Climate talks missing buzz and a vital sense of urgency
One year ago, almost to the day, I had just left an air-conditioned conference centre in South Africa where international climate negotiators were still working on a deal to take one more arduous step forward in the effort to reign in global warming.
Fast-forward to the present and I’m on another continent but otherwise experiencing a disappointing sense of déjà vu.
As I write this, a final agreement has been reached and delegates from the United Nations Framework Convention on Climate Change (UNFCCC) Conference of the Parties (CoP), the international climate conference which has been convened on a more or less annual basis since the Rio Earth Summit in 1992, are flocking home after countless sleepless nights but relieved that the global regime which governs the Earth’s climate didn’t collapse altogether.
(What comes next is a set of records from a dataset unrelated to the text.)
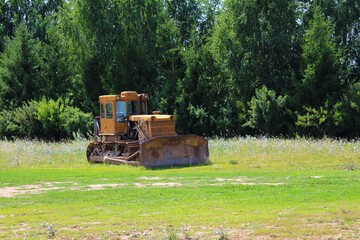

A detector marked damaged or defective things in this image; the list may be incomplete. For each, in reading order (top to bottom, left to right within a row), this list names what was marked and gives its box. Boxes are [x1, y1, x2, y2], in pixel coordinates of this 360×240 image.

rusty bulldozer blade [139, 134, 210, 168]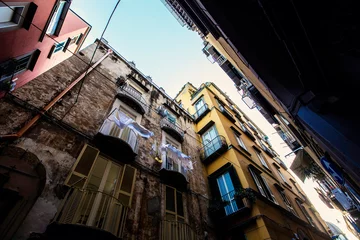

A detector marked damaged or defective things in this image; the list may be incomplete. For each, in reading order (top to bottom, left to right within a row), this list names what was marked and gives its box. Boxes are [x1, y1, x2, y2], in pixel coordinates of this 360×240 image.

peeling plaster wall [0, 41, 215, 240]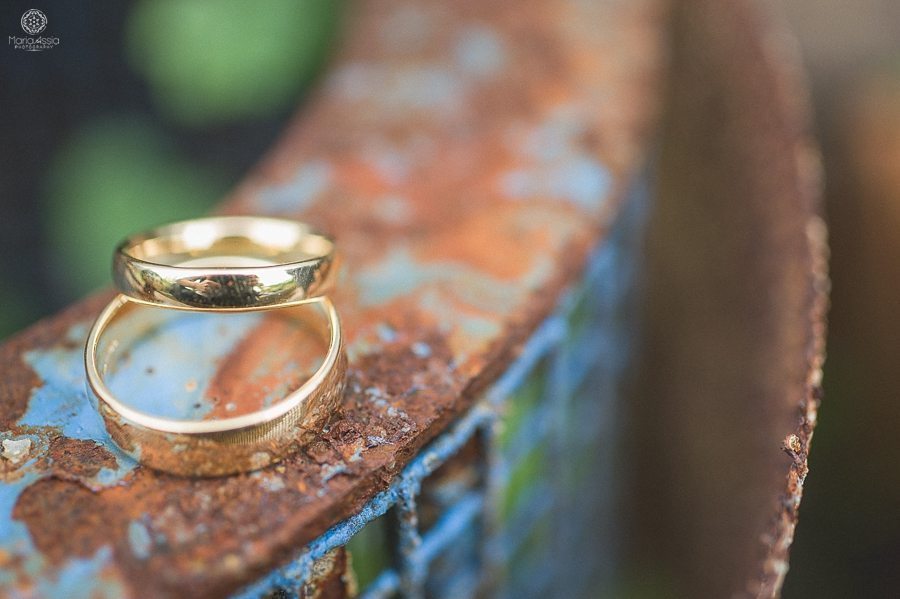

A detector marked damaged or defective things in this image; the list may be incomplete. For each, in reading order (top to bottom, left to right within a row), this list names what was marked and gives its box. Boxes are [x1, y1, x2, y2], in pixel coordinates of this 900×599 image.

rusted metal edge [0, 0, 660, 596]
rusty metal surface [0, 1, 660, 596]
rusty metal surface [628, 0, 828, 596]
This year’s meeting – CoP18 – was held in Doha, Qatar. Eyebrows were raised when Qatar was announced as the host nation, not least because it is the country with the world’s highest per capita carbon emissions. The Gulf States as a collective are not famed for their stewardship of the environment and it was feared that having Qatar preside over the conference would be one more nail in the coffin of an ambitious climate regime. In the event, that fear didn’t really materialise, although there have been many grumbles about the chair’s failure to inject a sense of urgency into the negotiations from earlier on in the proceedings.
While last year’s outcome (an agreement to “launch a process to develop a protocol, another legal instrument or an agreed outcome with legal force under the Convention applicable to all Parties”) was hardly overwhelming, there was nonetheless a slight buzz in the corridors as CoP17 drew to a close. That buzz was singularly lacking in Doha. Maybe it’s because the (stunning) conference centre was so enormous, but a lot of people I spoke to just seemed jaded by the whole process.
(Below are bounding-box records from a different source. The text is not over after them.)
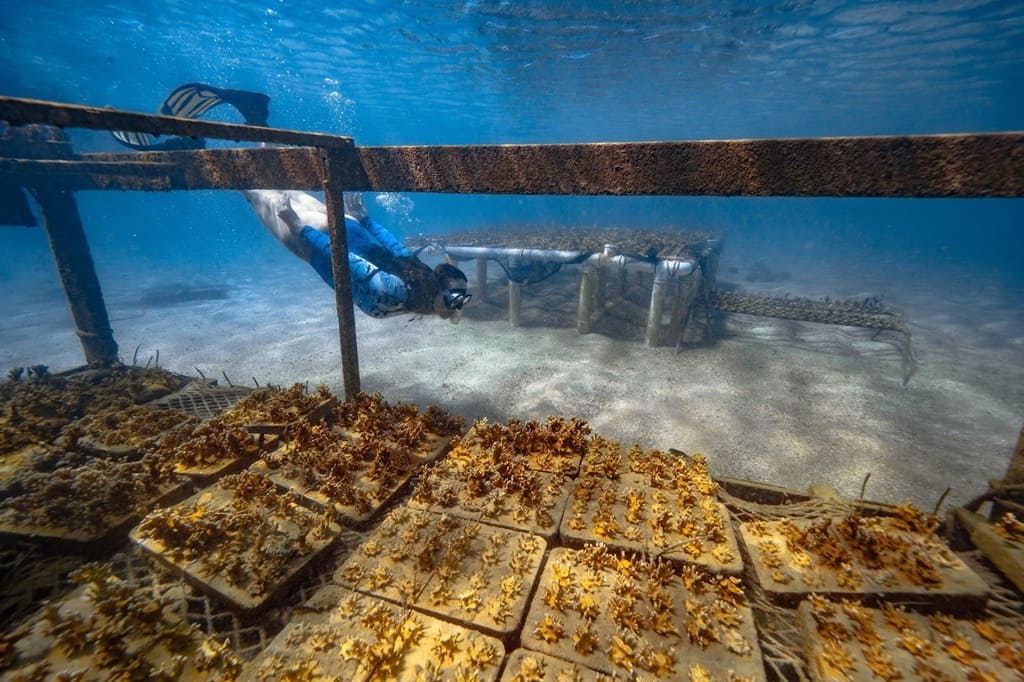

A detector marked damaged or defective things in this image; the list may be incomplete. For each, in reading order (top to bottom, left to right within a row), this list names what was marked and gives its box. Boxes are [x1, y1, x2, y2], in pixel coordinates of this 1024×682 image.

rusty support post [29, 180, 117, 360]
rusty metal beam [0, 94, 354, 148]
rusty support post [327, 146, 364, 395]
rusty metal frame [2, 93, 1024, 395]
rusty metal beam [356, 133, 1019, 196]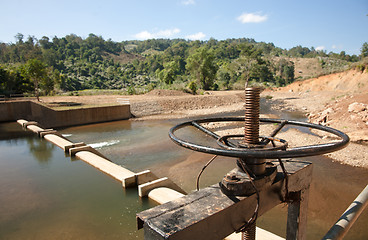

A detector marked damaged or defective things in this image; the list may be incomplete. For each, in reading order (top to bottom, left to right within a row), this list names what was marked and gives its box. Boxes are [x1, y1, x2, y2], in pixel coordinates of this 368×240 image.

rusty control wheel [168, 117, 350, 160]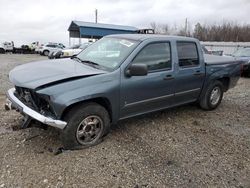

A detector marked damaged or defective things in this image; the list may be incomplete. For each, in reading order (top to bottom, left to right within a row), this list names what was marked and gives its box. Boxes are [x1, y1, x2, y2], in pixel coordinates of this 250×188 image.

damaged front end [5, 86, 66, 129]
exposed wheel well [60, 97, 112, 122]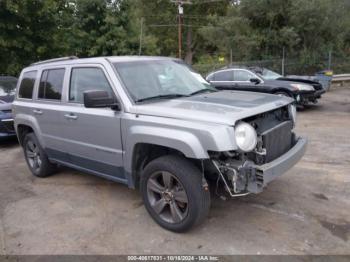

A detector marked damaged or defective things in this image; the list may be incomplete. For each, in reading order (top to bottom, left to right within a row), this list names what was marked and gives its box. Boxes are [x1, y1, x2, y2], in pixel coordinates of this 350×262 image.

crumpled hood [130, 90, 292, 125]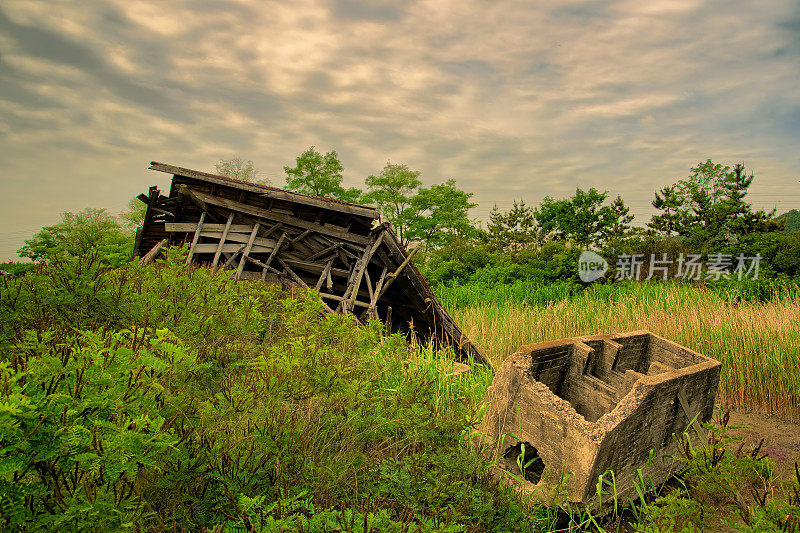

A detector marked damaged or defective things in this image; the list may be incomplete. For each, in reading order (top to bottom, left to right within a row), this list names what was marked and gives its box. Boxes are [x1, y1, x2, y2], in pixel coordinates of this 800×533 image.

broken wooden frame [134, 161, 488, 366]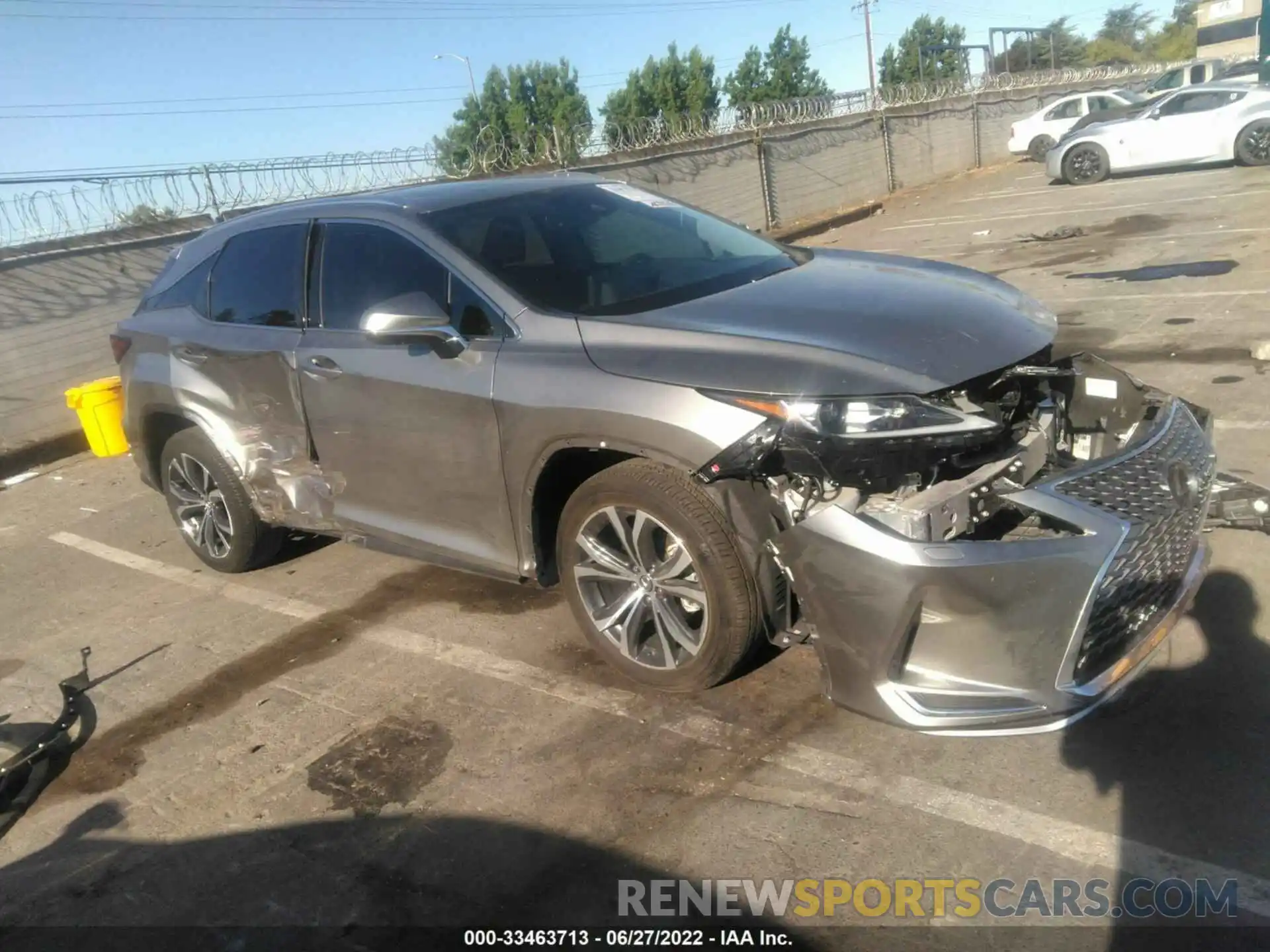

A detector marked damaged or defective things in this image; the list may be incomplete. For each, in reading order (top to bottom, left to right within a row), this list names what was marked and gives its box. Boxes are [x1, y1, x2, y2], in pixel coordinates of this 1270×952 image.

damaged lexus rx [112, 173, 1270, 735]
broken headlight [704, 391, 1000, 442]
crumpled front bumper [767, 397, 1217, 735]
detached bumper piece [767, 397, 1217, 735]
That is in large part due to the very different political dynamics at this year’s talks. Just to take one example, the EU was last year lauded for its role in rallying a coalition of least developed countries and small island states to broker the face-saving deal on reaching a global climate agreement by 2015, entering into effect by 2020. This year, NGOs feel let down by the EU for a whole host of reasons, including its reluctance to increase its emissions reductions target from 20 per cent below the 1990 level to 30 per cent (even though it is currently at 27 per cent) and Poland’s intransigence on the carryover of 13 gigatonnes-worth of emissions credits into the second commitment period of the Kyoto Protocol (this is called “hot air”).
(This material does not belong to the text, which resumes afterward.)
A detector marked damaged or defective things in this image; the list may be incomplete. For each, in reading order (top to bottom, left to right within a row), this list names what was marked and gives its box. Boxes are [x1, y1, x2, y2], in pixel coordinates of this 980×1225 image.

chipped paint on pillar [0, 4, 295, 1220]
Of course, no one expected a major ‘event’ to happen at this year’s CoP, and although many people hoped that Qatar would use the opportunity of its Presidency to make its own pledge, it disappointingly chose not to.
In what some have described as a symbolic gesture, given the absence of major emitters, Parties agreed on a second commitment period of the Kyoto Protocol from 2013 to 2020 with commitments for the EU, Australia, Belarus, Kazakhstan, Monaco, Norway, Switzerland and Ukraine. Overall, however, there was no real increase in mitigation ambition, despite the existence of an enormous 8-13 gigatonne gap between the pledges that have been enshrined in international law and the effort required to limit global temperature rise to two degrees centigrade above pre-industrial levels by 2020.
On a slightly more positive note, there was a deal on a new ‘Loss and Damage Mechanism’, which will channel finance to help poor countries to cope with the impacts of climate change. It’s a significant development because, to date, the developed world has only proffered climate finance on the basis that it will help countries mitigate their carbon emissions. Nonetheless, the big unknown remains Parties’ willingness to put up any cash. At the 2009 Copenhagen negotiations, developed countries committed to pay $100 billion per year by 2020 to help developing countries adapt to climate change and lower their emissions but there was no agreement at this COP to scale finance up in line with that pledge. Just to put that $100 billion per year figure into context, President Obama last week asked the US Congress to approve $60 billion to cope with the impacts of hurricane Sandy alone.
On the hydrofluorocarbon (HFC) front, there was open and vociferous acknowledgement that these are gases which must be dealt with under the Montreal Protocol, and that, in light of the “(multi-)gigatonne gap”, this must happen sooner rather than later. As of January, a number of workshops will be held to identify ways of bridging the gap and a series of technical papers will be published to quantify how much various actions can contribute to emissions mitigation in the short term. There’ll also be a meeting of Heads of State in 2014; by that point, an HFC phase-down under the Montreal Protocol could (and should) be well underway.
It’s important to address the immediate shortfall in mitigation pledges because Parties need to get on with the crucial task of negotiating a global deal by 2015. As demonstrated by recent events far and wide, and most recently in the Philippines, the effects of climate change are becoming increasingly hard to ignore, particularly if you live on a low-lying island State.
And if we drag our heels for too much longer it won’t just be the island States facing obliteration.